Queiroga enviou ainda um documento que descreve as ações da Saúde em relação aos Yanomami e enumera as áreas com dificuldade de acesso por conta da segurança das equipes. “Trata-se, no entanto, de problemas que, conforme farta documentação existente, são comuns, há décadas, aos indígenas yanomami brasileiros e venezuelanos”, diz trecho do documento.

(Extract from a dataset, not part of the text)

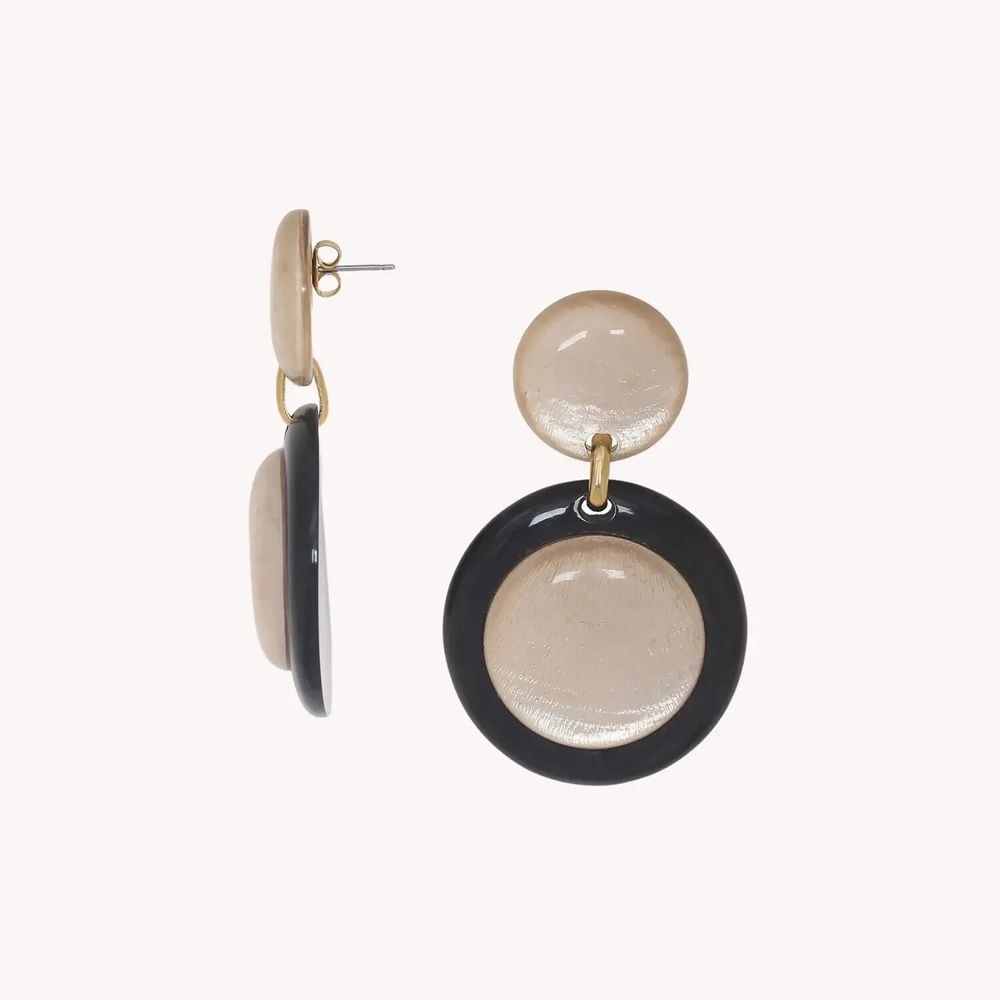 Jewelry - XL post earrings with 2 discs - Saint Honore - NATURE BIJOUX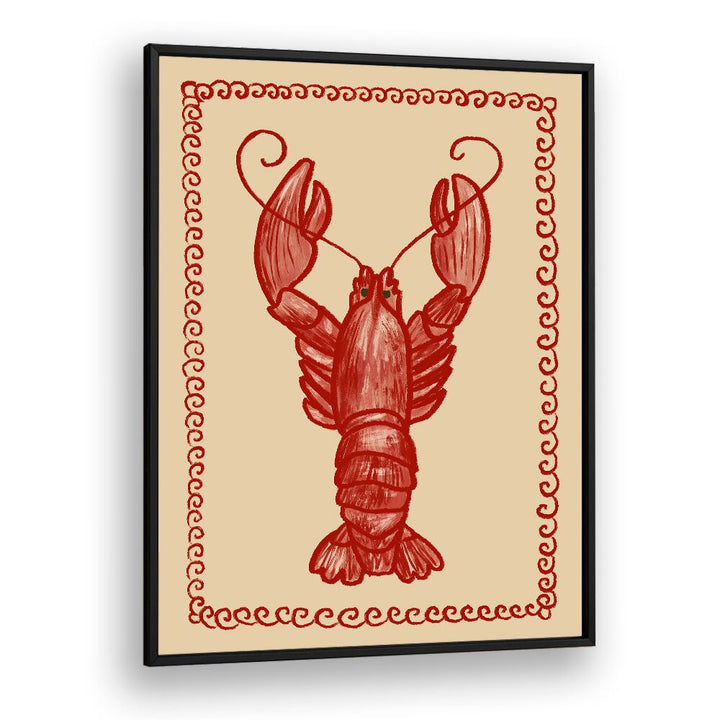 Elegant ARAGOSTA KITCHEN POSTERS featuring a vibrant lobster design, perfect for enhancing your culinary space.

“Em relação aos problemas específicos solicitados em sua pergunta com destaque para a eventual venda de medicamentos, o problema foi de conhecimento da esfera policial e do ministério público que, por sua vez, empreenderam as investigações necessárias”, adicionou o ministro.

“Em relação à demora para remover pacientes, essa é uma questão operacional que também estava a cargo do coordenador do DSEI que foi acionado e solucionou o problema com a empresa aérea que à época estava encarregada dos serviços.”

A reportagem também entrou em contato com o ex-secretário da Sesai, coronel Reginaldo Ramos Machado. Até o momento, ele não se manifestou, mas o espaço permanece aberto.

Procurado pela reportagem por aplicativo de mensagem, o ex-presidente da Funai, Marcelo Xavier, enviou uma série de textos, vídeos, matérias e apresentações de slide sobre os Yanomami e outros povos indígenas. O material criticava ações dos governos Lula e Dilma em relação aos indígenas, mostrava que o problema no território Yanomami é antigo e defendia a gestão do governo Bolsonaro.

“A execução da saúde indígena é atribuição da Sesai e não da Funai”, escreveu Xavier. A reportagem insistiu por uma resposta sobre as denúncias em relação à saúde dos Yanomami e lembrou que a Funai tem a atribuição de fazer o acompanhamento das ações de saúde desenvolvidas em prol das comunidades indígenas. Até o momento, ele não se manifestou novamente, mas o espaço permanece aberto.

O ex-presidente Bolsonaro chamou a ação de Lula em atenção aos Yanomami de “farsa da esquerda” e disse que foram realizadas 20 ações de saúde em territórios indígenas no governo dele.

A ex-ministra dos Direitos Humanos se posicionou pelas redes sociais dizendo que a pasta denunciava violações de direitos dos indígenas e encaminhava para os responsáveis, mas que quem seria responsável por executar a política indigenista seria a Educação, Saúde e Justiça.